Curated by
February 27, 2026
-
March 17, 2026
Image: Melika Abikenari, 'Parvaaz Raa Bekhaater Bespaar', 2023 - 2026, Installation: Clay, wool/felt.
Curated by NARS Curatorial Fellow Courtney Zoa Brown.
February 27 – March 17, 2026
Opening Reception: Friday, February 27, 6-8 pm
NARS Main Gallery
NARS Foundation is pleased to present Lick Dirt, Kiss Bone, a group exhibition featuring work from the Season I, 2026 International Residency Artists: Melika Abikenari, Obadah Aljefri, Jieun Cheon, Priyanka Dey, Christopher Paul Jordan, Arom Ju, Colby Lamson-Gordon, Yutong (Leah) Liu, Fe Lugo, Asli Narin, Hyunjin Park, Sabrina Herbosa Reyes, and Chanya Vitayakul, curated by NARS Curatorial Fellow Courtney Zoa Brown.
Lick Dirt, Kiss Bone brings together the Season I artist-in-residence at NARS Foundation to explore how knowledge moves across bodies, geographies, and generations. Treating memory as embodied, the exhibition positions dirt, bone, and spirit as material witnesses, asking how we remember collectively and through movement when survival becomes a mode of transmission. It engages speculative futures, haunting, and remembrance through the lens of innatism, the belief that knowledge is embedded at birth.
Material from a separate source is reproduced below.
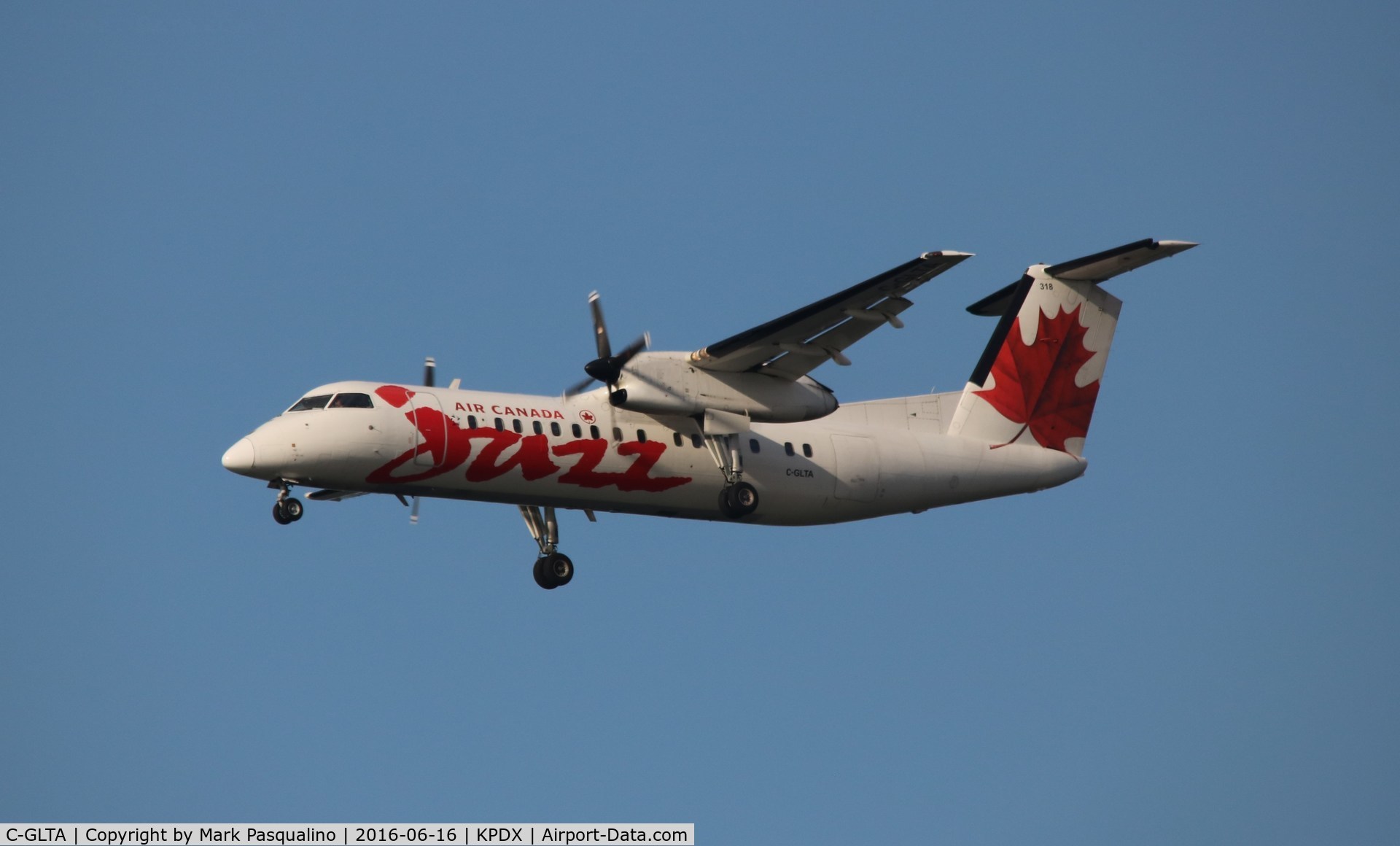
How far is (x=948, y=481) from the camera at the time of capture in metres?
22.8

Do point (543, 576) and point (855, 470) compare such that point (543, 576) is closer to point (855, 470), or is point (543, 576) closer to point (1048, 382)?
point (855, 470)

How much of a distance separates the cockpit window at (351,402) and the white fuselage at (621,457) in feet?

Lick Dirt, Kiss Bone positions the exhibition itself as an active archive, where body, material, and space function as witnesses and modes of choreography. Across sculpture, painting, and film, memory operates as a method for sensing, activating, and collectively reimagining inherited knowledge across time and place.
In this exhibition, knowledge emerges not as something fixed or formally taught, but as fugitive, affective, and continually in motion. Through abstraction, mapping, and reclamation, memory is rehearsed.
Situated at NARS Foundation in Sunset Park, a neighborhood where living communities and contested futures coexist, the exhibition foregrounds site as a threshold.The site amplifies what has been rendered invisible, allowing it to surface.
The exhibition asks where knowledge resides and how fate, intuition, and memory are carried within the body, the object, the spirit, or the spaces between them. It considers what it means to remember collectively when histories are fractured, records fail, and survival itself becomes a mode of transmission.
By foregrounding the self, the body, and the environment as sentient witnesses, Lick Dirt, Kiss Bone proposes remembrance as an ethical and relational practice, an insistence on presence, care, and the right to be felt and remembered across time, terrain, and loss.